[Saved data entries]

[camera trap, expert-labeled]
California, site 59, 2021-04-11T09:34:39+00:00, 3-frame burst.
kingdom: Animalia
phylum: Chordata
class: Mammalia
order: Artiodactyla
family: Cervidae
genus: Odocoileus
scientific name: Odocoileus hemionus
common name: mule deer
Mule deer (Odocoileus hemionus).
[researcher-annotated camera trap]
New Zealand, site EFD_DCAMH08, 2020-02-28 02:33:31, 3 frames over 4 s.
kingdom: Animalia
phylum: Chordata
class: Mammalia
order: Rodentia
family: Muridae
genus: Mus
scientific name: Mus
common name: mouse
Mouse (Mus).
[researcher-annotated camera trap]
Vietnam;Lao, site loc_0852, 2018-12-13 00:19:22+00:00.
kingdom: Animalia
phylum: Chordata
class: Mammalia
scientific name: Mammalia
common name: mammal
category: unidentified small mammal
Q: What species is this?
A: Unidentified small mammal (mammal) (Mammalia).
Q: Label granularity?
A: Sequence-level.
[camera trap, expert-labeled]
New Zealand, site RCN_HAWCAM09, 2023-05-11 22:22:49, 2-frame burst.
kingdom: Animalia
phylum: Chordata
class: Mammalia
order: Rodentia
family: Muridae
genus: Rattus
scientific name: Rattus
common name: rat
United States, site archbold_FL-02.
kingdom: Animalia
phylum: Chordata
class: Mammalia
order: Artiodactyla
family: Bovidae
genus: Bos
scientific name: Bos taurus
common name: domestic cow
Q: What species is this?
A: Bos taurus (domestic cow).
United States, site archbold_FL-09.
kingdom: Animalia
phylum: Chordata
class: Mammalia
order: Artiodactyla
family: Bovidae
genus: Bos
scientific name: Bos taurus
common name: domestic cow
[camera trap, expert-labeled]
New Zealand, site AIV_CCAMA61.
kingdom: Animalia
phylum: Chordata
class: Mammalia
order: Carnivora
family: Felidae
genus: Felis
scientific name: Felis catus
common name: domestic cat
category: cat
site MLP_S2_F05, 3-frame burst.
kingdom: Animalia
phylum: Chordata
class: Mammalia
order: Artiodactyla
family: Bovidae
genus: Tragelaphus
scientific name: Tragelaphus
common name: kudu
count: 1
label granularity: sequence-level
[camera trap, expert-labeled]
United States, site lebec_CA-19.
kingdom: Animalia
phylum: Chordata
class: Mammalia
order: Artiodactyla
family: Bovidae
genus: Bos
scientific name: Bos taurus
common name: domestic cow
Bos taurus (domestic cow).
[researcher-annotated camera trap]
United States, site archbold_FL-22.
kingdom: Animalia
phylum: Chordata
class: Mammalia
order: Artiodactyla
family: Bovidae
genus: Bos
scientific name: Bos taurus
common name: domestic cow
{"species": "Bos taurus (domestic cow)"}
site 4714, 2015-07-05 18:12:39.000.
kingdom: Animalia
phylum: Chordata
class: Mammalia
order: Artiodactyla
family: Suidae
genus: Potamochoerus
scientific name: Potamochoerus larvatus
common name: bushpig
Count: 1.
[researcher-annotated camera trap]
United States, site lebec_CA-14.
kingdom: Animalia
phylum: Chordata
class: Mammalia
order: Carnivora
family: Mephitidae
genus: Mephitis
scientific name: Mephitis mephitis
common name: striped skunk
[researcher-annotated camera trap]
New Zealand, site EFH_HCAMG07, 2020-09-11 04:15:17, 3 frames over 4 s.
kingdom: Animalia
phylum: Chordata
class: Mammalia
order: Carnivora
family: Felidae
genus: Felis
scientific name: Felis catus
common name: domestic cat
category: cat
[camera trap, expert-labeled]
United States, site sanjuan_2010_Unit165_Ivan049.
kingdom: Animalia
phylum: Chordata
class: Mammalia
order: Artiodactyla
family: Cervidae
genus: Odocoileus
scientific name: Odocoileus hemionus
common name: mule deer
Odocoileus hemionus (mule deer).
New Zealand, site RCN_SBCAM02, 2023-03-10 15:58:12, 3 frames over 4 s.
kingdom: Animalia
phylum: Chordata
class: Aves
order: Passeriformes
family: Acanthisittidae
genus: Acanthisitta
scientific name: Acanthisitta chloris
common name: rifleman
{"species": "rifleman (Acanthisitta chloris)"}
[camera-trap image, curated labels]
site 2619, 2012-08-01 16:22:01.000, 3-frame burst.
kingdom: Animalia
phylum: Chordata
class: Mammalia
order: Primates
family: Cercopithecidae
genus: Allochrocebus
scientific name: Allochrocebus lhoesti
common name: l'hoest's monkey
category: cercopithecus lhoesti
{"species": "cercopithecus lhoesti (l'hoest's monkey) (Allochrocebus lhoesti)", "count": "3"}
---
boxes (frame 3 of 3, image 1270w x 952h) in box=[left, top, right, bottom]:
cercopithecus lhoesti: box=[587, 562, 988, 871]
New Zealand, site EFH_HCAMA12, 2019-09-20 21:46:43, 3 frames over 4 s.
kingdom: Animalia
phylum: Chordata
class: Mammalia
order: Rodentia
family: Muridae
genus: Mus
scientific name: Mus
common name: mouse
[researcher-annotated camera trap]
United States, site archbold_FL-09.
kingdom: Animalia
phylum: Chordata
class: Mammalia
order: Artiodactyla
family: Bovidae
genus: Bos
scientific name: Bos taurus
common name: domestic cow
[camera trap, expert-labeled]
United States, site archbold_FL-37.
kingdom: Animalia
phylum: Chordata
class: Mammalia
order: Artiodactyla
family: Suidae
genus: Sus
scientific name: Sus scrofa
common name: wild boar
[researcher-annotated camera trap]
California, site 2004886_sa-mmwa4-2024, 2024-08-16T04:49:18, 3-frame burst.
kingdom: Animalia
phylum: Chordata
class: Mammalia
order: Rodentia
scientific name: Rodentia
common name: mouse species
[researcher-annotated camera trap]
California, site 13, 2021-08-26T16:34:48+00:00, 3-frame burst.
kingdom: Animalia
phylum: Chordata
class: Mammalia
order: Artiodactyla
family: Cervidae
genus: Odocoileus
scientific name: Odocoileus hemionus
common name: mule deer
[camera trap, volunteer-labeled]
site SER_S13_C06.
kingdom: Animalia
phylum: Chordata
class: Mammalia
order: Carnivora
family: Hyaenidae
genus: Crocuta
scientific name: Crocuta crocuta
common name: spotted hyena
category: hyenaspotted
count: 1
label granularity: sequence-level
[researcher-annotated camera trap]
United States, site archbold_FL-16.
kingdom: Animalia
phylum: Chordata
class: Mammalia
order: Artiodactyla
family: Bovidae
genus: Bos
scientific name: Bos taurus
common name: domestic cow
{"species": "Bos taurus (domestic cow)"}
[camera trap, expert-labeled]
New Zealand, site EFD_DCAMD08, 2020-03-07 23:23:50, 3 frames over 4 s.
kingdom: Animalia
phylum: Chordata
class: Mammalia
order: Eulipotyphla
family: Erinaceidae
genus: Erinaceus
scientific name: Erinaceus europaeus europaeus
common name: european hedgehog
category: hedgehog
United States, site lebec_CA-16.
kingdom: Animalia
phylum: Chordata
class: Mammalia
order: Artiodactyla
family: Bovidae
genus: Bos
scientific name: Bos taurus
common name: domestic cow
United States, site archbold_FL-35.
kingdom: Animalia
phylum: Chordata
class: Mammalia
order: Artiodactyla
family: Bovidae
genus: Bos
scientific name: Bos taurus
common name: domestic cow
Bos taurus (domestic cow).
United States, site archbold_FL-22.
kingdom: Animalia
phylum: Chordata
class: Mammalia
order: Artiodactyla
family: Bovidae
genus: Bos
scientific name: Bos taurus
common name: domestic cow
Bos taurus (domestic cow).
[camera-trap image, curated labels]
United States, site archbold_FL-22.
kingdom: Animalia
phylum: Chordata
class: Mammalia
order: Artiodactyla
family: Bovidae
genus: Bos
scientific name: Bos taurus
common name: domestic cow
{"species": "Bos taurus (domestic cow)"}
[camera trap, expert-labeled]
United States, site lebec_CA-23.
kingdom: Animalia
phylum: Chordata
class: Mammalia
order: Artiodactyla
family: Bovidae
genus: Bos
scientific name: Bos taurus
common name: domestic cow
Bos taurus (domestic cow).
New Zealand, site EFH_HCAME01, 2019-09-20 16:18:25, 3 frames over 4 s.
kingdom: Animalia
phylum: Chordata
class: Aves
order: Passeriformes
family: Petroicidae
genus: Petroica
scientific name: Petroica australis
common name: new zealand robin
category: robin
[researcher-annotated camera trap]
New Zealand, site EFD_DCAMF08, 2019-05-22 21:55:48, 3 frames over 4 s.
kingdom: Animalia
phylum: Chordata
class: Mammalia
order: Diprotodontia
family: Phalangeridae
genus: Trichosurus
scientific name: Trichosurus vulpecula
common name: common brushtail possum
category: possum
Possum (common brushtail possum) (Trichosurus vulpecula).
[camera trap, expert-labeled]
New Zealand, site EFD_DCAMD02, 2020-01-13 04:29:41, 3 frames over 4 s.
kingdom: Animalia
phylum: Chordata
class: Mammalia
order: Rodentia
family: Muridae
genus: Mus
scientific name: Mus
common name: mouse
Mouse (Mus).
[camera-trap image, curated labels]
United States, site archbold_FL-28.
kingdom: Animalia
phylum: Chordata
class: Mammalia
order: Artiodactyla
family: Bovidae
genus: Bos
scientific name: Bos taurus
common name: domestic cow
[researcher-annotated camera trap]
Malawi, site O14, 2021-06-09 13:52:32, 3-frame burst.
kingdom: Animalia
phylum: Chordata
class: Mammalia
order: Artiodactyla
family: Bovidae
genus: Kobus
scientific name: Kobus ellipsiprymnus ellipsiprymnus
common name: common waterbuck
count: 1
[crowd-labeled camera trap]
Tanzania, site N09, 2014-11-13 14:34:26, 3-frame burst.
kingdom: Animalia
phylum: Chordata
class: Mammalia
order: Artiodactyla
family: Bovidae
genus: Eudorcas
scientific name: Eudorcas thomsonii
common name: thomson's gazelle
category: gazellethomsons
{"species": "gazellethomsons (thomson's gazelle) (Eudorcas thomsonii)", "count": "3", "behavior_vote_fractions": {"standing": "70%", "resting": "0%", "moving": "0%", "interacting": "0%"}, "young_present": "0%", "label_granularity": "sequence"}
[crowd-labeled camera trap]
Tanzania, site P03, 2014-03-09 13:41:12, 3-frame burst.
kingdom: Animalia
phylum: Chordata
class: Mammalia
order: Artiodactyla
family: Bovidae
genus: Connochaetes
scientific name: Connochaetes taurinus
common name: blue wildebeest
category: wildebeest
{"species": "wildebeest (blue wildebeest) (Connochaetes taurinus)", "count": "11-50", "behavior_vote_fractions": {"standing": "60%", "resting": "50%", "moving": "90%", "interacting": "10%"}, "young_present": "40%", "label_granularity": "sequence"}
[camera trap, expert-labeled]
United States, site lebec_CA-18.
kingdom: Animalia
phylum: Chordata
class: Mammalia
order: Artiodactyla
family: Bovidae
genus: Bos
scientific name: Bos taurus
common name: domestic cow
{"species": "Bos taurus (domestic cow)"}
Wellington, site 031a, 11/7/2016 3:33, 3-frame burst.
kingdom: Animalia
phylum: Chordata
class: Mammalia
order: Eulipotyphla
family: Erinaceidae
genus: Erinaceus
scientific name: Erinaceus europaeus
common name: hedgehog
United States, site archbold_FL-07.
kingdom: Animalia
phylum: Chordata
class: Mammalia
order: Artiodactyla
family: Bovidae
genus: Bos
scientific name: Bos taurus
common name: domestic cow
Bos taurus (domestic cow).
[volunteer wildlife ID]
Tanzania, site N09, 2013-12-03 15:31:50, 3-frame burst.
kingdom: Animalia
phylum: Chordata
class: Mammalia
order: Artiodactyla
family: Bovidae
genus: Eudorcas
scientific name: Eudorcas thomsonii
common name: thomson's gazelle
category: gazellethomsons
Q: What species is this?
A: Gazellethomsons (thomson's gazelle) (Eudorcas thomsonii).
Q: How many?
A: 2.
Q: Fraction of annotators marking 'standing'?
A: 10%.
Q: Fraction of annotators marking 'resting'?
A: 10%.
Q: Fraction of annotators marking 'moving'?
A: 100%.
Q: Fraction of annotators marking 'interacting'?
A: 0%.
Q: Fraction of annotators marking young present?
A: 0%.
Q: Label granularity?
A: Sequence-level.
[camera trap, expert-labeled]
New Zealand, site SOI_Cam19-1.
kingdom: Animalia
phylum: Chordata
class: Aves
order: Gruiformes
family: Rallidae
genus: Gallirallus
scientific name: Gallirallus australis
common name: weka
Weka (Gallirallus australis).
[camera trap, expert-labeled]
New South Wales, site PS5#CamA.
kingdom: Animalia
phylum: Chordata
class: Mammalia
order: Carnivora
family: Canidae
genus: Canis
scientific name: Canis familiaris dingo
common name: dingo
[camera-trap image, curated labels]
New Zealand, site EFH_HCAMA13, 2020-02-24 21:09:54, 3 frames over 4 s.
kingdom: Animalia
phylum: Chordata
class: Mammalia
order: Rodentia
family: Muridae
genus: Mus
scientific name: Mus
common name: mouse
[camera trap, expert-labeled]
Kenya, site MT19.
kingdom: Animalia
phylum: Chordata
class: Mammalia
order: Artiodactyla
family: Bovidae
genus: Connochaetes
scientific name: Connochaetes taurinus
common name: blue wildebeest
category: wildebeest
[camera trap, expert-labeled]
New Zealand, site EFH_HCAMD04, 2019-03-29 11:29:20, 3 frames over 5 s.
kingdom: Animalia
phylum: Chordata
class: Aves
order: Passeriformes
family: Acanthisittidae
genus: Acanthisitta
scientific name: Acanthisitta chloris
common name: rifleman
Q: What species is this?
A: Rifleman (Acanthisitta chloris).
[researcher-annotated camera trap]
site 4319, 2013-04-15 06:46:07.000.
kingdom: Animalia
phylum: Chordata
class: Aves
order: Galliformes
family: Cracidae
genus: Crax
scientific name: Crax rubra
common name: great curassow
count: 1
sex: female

Work order
Print the lines above, unchanged, from the start of the records to the line with "United States, site lebec_CA-19.", including that final line.

Answer to the exercise
[camera trap, expert-labeled]
California, site 59, 2021-04-11T09:34:39+00:00, 3-frame burst.
kingdom: Animalia
phylum: Chordata
class: Mammalia
order: Artiodactyla
family: Cervidae
genus: Odocoileus
scientific name: Odocoileus hemionus
common name: mule deer
Mule deer (Odocoileus hemionus).
[researcher-annotated camera trap]
New Zealand, site EFD_DCAMH08, 2020-02-28 02:33:31, 3 frames over 4 s.
kingdom: Animalia
phylum: Chordata
class: Mammalia
order: Rodentia
family: Muridae
genus: Mus
scientific name: Mus
common name: mouse
Mouse (Mus).
[researcher-annotated camera trap]
Vietnam;Lao, site loc_0852, 2018-12-13 00:19:22+00:00.
kingdom: Animalia
phylum: Chordata
class: Mammalia
scientific name: Mammalia
common name: mammal
category: unidentified small mammal
Q: What species is this?
A: Unidentified small mammal (mammal) (Mammalia).
Q: Label granularity?
A: Sequence-level.
[camera trap, expert-labeled]
New Zealand, site RCN_HAWCAM09, 2023-05-11 22:22:49, 2-frame burst.
kingdom: Animalia
phylum: Chordata
class: Mammalia
order: Rodentia
family: Muridae
genus: Rattus
scientific name: Rattus
common name: rat
United States, site archbold_FL-02.
kingdom: Animalia
phylum: Chordata
class: Mammalia
order: Artiodactyla
family: Bovidae
genus: Bos
scientific name: Bos taurus
common name: domestic cow
Q: What species is this?
A: Bos taurus (domestic cow).
United States, site archbold_FL-09.
kingdom: Animalia
phylum: Chordata
class: Mammalia
order: Artiodactyla
family: Bovidae
genus: Bos
scientific name: Bos taurus
common name: domestic cow
[camera trap, expert-labeled]
New Zealand, site AIV_CCAMA61.
kingdom: Animalia
phylum: Chordata
class: Mammalia
order: Carnivora
family: Felidae
genus: Felis
scientific name: Felis catus
common name: domestic cat
category: cat
site MLP_S2_F05, 3-frame burst.
kingdom: Animalia
phylum: Chordata
class: Mammalia
order: Artiodactyla
family: Bovidae
genus: Tragelaphus
scientific name: Tragelaphus
common name: kudu
count: 1
label granularity: sequence-level
[camera trap, expert-labeled]
United States, site lebec_CA-19.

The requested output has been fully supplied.